Bloc de texte —
----
Les pays d'Afrique du Nord assument, ou pour certains ont assumé, le rôle de gendarme du littoral en tentant d'empêcher les flux migratoires de traverser cette mer-cimetière que devient la Méditerranée. Dans un contexte où certains de ces Etats font face à une situation intérieure difficile et devant l’échec de ces politiques qui n’ont jamais réellement réduit les flux vers l’Europe, l’heure doit être au changement. L’Europe des valeurs doit reprendre le pas sur l’Europe de la peur. La justice et l’équité ne sont pas liées à la géographie. La solution n’est pas l’ouverture totale des frontières : elle serait injuste pour l’Afrique et difficile à supporter pour l’Europe. La solution n’est pas non plus dans une approche sécuritaire de tolérance zéro, mais chaque citoyen européen est en droit de savoir que tant que les déséquilibres sont béants, que les échanges n’obéissent à aucune égalité, le fossé entre l’Europe et l’Afrique se creusera et la mer Méditerranée enterrera d’autres rêves et engloutira d’autres corps.

Je voudrais conclure en vous disant toute mon adhésion à la nécessité de la mise en place d’actions immédiates afin d’endiguer le drame qui se répète régulièrement dans cette mer qui sépare nos deux continents. L’action est nécessaire mais ne peut être exclusive à l’Europe ou à l’Afrique, ni aux pays riverains de part et d’autre. Elle doit être concertée et menée efficacement et solidairement par l’ensemble des parties. Sauver les victimes de la Méditerranée et du rêve européen passe obligatoirement par la réduction des inégalités entre les deux continents, par l’encouragement des expériences démocratiques en Afrique, car il n’est plus à démontrer que la démocratie agit comme une locomotive de l’économie, à même d’augmenter la prospérité des pays et d’assurer une meilleure répartition des richesses.

Aussi, prévenir les départs clandestins vers l’Europe passe par un rééquilibrage des partenariats entre les Etats africains et leurs partenaires européens. Mettre en place des partenariats construits sur un rapport d'égal à égal n'est pas systématique dans les relations entre les deux continents. Il est donc crucial de mettre en place des partenariats gagnant-gagnant, bâtis sur l'égalité et le respect entre les Etats.

Faut-il le rappeler ? Ces drames ne sont ni ceux de l'Europe, ni ceux de l'Afrique, ce sont ceux de tous, et c'est ensemble que l'Afrique et l'Europe doivent faire preuve de solidarité afin de mettre un terme à ce qui se joue sous nos yeux, et dont personne ne sortira gagnant.
----
Exercice — Dans le texte sur les migrations en Méditerranée, relevez tous les moyens introduits par « passe par » ou « passe obligatoirement par ».

Bloc de données —
----
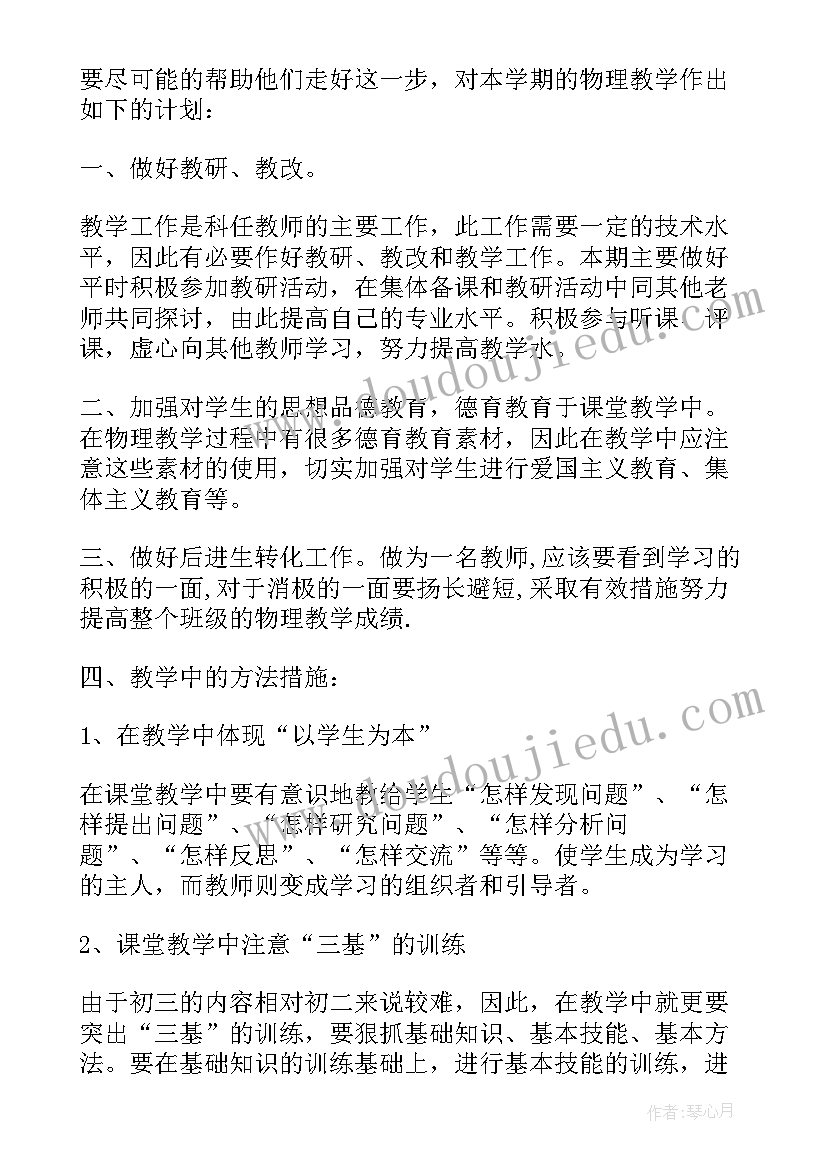 初三物理教学计划学情分析(大全6篇)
----
Réponse —
- la réduction des inégalités entre les deux continents
- l'encouragement des expériences démocratiques en Afrique
- un rééquilibrage des partenariats entre les Etats africains et leurs partenaires européens